**** Texto fornecido ****
Acórdão do Tribunal da Relação de
Évora
Processo:
2088/11.0TAFAR-A.E1
Relator: JOÃO AMARO
Descritores: PENA DE MULTA
SUBSTITUIÇÃO DA MULTA POR TRABALHO
INTERRUPÇÃO DA PRESCRIÇÃO
Data do Acordão: 06/26/2018
Votação: UNANIMIDADE
Texto Integral: S
Meio Processual: RECURSO PENAL
Decisão: NEGADO PROVIMENTO
Sumário:
I O cumprimento parcial da pena de multa, através da prestação de horas de trabalho, interrompe o prazo de prescrição.
Decisão Texto Integral:
Acordam os Juízes, em conferência, na Secção Criminal do Tribunal da Relação de Évora:

I - RELATÓRIO

No âmbito do processo comum (tribunal singular) nº 2088/11.0TAFAR, do Juízo Local Criminal de Faro (Juiz 3) a arguida M recorre do despacho judicial que considerou que a pena (em que a arguida foi condenada nesses autos) não se mostra extinta por prescrição.
**** Dados do exercício ****
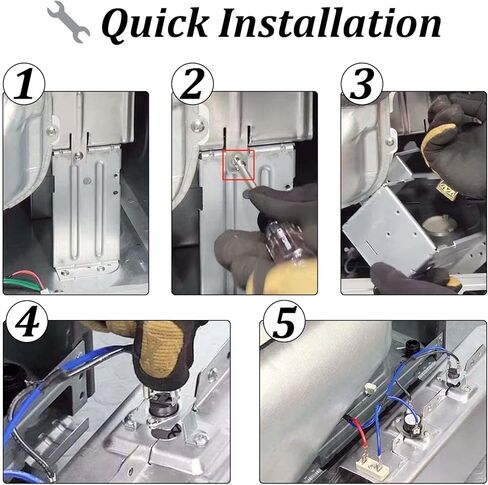 Quick Installation

1

2

3

4

5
****
> [Explorar o texto]
• A. Reproduza textualmente o trecho do acórdão entre "I - RELATÓRIO" e "extinta por prescrição.", inclusive.
• B. Enumere todos os descritores indicados no acórdão.
As linhas não têm qualquer papel nesta parte.

> [Respostas escritas]
• A.
I - RELATÓRIO

No âmbito do processo comum (tribunal singular) nº 2088/11.0TAFAR, do Juízo Local Criminal de Faro (Juiz 3) a arguida M recorre do despacho judicial que considerou que a pena (em que a arguida foi condenada nesses autos) não se mostra extinta por prescrição.

• B.
- Pena de multa
- Substituição da multa por trabalho
- Interrupção da prescrição